WHAT WE'RE LOOKING FOR
- Experience in DevOps, SRE, platform engineering or infrastructure-focused roles.
- Strong understanding of cloud infrastructure, CI/CD pipelines and deployment systems.
- Experience with production monitoring, alerting and incident management practices.
- Ability to troubleshoot infrastructure and production issues in a structured and calm manner.
- Strong understanding of reliability engineering principles (availability, fault tolerance, recovery).
- Experience supporting business-critical or high-availability systems.
- Strong ownership mindset during incidents and operational failures.
- Practical judgment on reliability, performance, security and cost trade-offs.
- Comfortable working closely with engineering teams in fast-paced environments.
- Low ego, disciplined and focused on long-term system stability.
BONUS POINTS
- Experience with AWS, GCP, Azure or similar cloud platforms.
- Experience with Kubernetes, Docker or container orchestration.
- Experience with infrastructure-as-code tools (Terraform, Ansible, Pulumi, etc.).
- Experience with observability stacks (Prometheus, Grafana, ELK, Datadog, etc.).
- Experience with zero-downtime deployments, blue-green or canary release strategies.
- Experience supporting distributed or high-traffic production systems.
- Strong knowledge of security best practices in cloud infrastructure.
- Experience in fintech, insurance or regulated industry environments.
- Contributions to platform reliability or infrastructure scaling initiatives.
THE KIND OF BUILDER WE WANT
- Calm and structured under pressure, especially during production incidents.
- Hands-on with infrastructure and deeply familiar with production systems.
- Thinks in failure modes, system risks and recovery paths.
- Proactive in preventing incidents, not just reacting to them.
- Strong focus on uptime, reliability and operational discipline.

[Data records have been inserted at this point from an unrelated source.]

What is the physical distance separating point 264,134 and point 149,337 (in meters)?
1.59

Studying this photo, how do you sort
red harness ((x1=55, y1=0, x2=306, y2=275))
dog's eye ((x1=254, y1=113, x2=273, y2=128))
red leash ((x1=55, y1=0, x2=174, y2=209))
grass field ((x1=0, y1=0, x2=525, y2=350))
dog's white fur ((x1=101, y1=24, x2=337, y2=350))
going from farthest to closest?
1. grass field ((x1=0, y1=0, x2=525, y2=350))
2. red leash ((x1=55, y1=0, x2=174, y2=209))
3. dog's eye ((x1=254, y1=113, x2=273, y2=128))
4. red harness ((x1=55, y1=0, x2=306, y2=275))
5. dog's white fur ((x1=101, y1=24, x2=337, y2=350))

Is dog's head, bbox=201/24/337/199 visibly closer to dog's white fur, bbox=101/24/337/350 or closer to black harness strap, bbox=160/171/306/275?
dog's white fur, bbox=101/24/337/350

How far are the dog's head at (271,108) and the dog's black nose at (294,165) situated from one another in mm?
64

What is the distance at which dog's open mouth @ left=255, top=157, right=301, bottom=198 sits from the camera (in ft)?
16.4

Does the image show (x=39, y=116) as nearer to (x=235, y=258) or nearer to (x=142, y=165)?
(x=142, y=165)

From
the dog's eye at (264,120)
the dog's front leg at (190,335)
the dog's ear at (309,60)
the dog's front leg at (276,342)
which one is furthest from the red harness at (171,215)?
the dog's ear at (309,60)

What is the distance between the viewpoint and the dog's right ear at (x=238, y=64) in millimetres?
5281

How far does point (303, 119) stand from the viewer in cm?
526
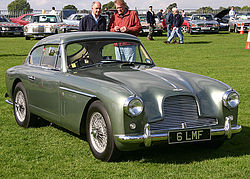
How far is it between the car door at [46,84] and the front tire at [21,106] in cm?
22

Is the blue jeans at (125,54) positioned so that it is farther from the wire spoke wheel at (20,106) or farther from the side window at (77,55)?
the wire spoke wheel at (20,106)

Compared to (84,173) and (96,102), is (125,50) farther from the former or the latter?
(84,173)

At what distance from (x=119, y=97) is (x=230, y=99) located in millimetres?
1390

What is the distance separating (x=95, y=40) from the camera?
21.0 ft

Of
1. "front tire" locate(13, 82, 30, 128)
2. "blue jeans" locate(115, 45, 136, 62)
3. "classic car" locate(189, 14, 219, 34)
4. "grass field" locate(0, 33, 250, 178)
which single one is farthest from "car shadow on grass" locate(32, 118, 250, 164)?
"classic car" locate(189, 14, 219, 34)

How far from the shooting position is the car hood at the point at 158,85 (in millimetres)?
4945

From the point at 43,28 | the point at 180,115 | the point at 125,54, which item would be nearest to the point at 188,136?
the point at 180,115

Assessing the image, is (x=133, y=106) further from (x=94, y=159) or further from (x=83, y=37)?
(x=83, y=37)

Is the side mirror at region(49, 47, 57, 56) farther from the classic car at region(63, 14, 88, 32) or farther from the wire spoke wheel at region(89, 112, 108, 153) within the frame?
the classic car at region(63, 14, 88, 32)

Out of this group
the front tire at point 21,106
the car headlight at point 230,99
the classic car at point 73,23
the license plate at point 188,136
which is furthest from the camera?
the classic car at point 73,23

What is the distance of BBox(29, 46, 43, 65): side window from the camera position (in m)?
6.98

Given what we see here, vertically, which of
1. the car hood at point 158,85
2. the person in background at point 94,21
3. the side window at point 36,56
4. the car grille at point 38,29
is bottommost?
the car grille at point 38,29

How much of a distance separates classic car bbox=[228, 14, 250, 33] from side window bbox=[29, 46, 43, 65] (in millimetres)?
28549

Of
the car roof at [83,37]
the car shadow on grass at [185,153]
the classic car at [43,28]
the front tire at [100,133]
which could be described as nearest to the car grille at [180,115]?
the car shadow on grass at [185,153]
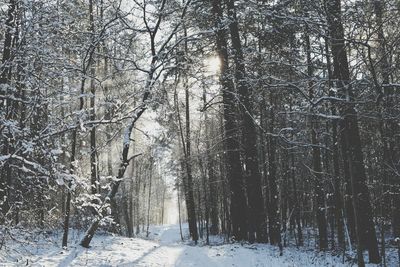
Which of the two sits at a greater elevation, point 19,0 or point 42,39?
point 19,0

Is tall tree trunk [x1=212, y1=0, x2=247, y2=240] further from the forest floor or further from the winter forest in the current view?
the forest floor

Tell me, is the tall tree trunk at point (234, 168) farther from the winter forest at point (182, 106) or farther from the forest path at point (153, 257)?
the forest path at point (153, 257)

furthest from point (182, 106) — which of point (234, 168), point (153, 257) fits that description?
point (153, 257)

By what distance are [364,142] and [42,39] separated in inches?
645

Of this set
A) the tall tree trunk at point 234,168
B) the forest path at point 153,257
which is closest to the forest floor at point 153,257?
the forest path at point 153,257

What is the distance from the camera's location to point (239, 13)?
1797 cm

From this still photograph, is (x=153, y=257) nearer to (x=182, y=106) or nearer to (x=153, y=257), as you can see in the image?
(x=153, y=257)

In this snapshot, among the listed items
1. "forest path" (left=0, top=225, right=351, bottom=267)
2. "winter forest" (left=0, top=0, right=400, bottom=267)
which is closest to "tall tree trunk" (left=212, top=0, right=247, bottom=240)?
"winter forest" (left=0, top=0, right=400, bottom=267)

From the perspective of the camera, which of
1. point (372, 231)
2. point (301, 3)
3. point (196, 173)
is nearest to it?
point (301, 3)

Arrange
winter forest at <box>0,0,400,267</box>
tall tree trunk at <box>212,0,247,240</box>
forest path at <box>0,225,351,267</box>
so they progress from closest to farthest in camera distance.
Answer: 1. winter forest at <box>0,0,400,267</box>
2. forest path at <box>0,225,351,267</box>
3. tall tree trunk at <box>212,0,247,240</box>

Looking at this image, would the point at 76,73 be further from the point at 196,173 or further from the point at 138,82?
the point at 196,173

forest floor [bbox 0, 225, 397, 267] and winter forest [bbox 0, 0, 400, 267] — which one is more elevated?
winter forest [bbox 0, 0, 400, 267]

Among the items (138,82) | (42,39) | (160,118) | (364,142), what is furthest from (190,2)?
(364,142)

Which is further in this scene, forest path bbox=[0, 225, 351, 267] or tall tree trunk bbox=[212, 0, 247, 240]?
tall tree trunk bbox=[212, 0, 247, 240]
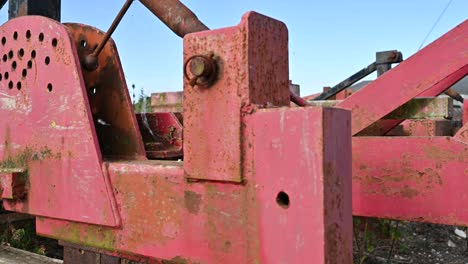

- Careful and deliberate when making production changes.
- Builds systems engineers can trust to deploy and operate safely.
THIS ROLE IS NOT FOR
- People who only react after systems fail instead of preventing them.
- Engineers who are careless with production changes or access control.
- Individuals who ignore monitoring, alerting or operational discipline.
- People who make risky infrastructure changes without proper evaluation.
- Candidates who cannot stay calm during incidents or outages.
SUCCESS IN THIS ROLE
You'll be successful if you can:
- Improve platform uptime, stability and deployment safety.
- Reduce production incidents and infrastructure-related failures.
- Strengthen monitoring, alerting and system visibility across services.
- Enable engineers to deploy with confidence and lower operational risk.
- Improve resilience of BJAK’s AI automation platform as it scales.
WHY JOIN BJAK
- Build Reliable AI Platform Infrastructure – Support systems powering end-to-end insurance automation.
- High-Impact Engineering – Solve real-world reliability and scaling challenges.
- Global Engineering Team – Work with experienced engineers across multiple countries.
- Fully Remote – Work remotely from China while collaborating with our Malaysia-based teams.
- International Exposure – Build systems used across Southeast Asia markets.
- Learning & Development Budget – Support continuous technical growth and certifications.
- High Ownership Environment – Strong autonomy over infrastructure and reliability strategy.
- Modern Engineering Culture – Focus on stability, observability and engineering excellence.
- Competitive Compensation – Attractive salary package based on experience and impact.
INTERVIEW PROCESS
We assess infrastructure depth, reliability thinking and production problem-solving ability. The process usually includes application review, two interviews and a technical scenario or systems discussion.